REQUISITO A: Transcreva literalmente a parte do trecho sobre a troca de corpos no IML, começando em "Ela disse ter" e terminando em "por outra família.".
REQUISITO B: De acordo com o trecho, por que o responsável pediu que a família esperasse uma hora e meia?
REQUISITO C: Segundo o trecho, quem entrou com Andressa para reconhecer o corpo?

TRECHO:
-=-=-
No IML, o reconhecimento foi feito pela irmã dela, Andressa Lima Santiago, de 21 anos. Ela recebeu, do marido de Amanda, a foto para confirmar a identidade do bebê.

“Minha madrasta entrou para reconhecer o corpo junto comigo. Mas o Gustavo, da funerária que a gente contratou, chamou nós duas e falou que o peso da neném não estava correto. Quando eu fui ver, não tinha como ser a Clarice. A bebê que estava lá era prematura e o que chamou atenção foi que alguns membros ainda estavam se formando”, disse Andressa Santiago.

Ela disse ter entrado em desespero e contou que, em seguida, o funcionário do IML ligou para a funerária e confirmou que os corpos haviam sido trocados. Segundo ela, o responsável pediu para que a família esperasse uma hora e meia, pois eles levariam o corpo da Clarice de volta para que fizessem o velório. Mas ela já tinha sido enterrada por outra família.

“A gente chamou a polícia e fomos para a delegacia. Eles fizeram um B.O. e identificaram o pai que tinha enterrado a nossa bebê por engano”, afirmou Andressa.
-=-=-
DADOS FORNECIDOS:
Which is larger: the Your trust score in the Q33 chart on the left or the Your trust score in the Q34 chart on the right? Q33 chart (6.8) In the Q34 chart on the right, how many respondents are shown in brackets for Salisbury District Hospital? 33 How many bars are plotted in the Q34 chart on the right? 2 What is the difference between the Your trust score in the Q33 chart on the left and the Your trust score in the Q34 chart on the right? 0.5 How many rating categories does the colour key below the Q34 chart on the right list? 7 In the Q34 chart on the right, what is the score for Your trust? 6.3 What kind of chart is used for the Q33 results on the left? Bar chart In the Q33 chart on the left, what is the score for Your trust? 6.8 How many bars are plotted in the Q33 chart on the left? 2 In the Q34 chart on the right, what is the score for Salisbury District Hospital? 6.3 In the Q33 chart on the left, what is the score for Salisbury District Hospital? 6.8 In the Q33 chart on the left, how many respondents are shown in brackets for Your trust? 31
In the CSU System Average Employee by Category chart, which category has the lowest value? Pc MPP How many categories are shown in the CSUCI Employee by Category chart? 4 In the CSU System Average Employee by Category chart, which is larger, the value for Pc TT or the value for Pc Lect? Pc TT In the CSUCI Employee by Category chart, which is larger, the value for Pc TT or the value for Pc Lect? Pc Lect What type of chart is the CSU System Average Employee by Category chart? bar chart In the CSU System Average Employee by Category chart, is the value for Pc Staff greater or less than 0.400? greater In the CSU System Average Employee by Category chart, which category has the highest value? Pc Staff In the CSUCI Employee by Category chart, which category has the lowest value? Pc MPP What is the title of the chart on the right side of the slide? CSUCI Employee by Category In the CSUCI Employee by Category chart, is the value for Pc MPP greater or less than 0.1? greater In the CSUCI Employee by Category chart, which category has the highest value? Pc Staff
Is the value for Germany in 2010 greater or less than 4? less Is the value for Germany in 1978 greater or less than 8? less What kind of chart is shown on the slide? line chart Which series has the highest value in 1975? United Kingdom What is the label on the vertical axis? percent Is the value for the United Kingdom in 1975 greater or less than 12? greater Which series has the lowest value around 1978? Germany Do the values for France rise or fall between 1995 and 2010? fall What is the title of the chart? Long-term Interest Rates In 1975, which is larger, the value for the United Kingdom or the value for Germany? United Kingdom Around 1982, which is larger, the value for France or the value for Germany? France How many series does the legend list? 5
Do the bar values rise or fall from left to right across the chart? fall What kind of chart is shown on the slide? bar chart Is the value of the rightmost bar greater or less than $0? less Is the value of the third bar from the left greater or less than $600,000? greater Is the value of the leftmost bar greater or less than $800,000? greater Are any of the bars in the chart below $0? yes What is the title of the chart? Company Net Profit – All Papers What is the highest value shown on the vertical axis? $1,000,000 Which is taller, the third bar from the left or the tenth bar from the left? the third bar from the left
-=-=-
ÁREA DE RESPOSTA A:
Ela disse ter entrado em desespero e contou que, em seguida, o funcionário do IML ligou para a funerária e confirmou que os corpos haviam sido trocados. Segundo ela, o responsável pediu para que a família esperasse uma hora e meia, pois eles levariam o corpo da Clarice de volta para que fizessem o velório. Mas ela já tinha sido enterrada por outra família.

ÁREA DE RESPOSTA B: Porque levariam o corpo da Clarice de volta para que a família fizesse o velório.

ÁREA DE RESPOSTA C: A madrasta de Andressa.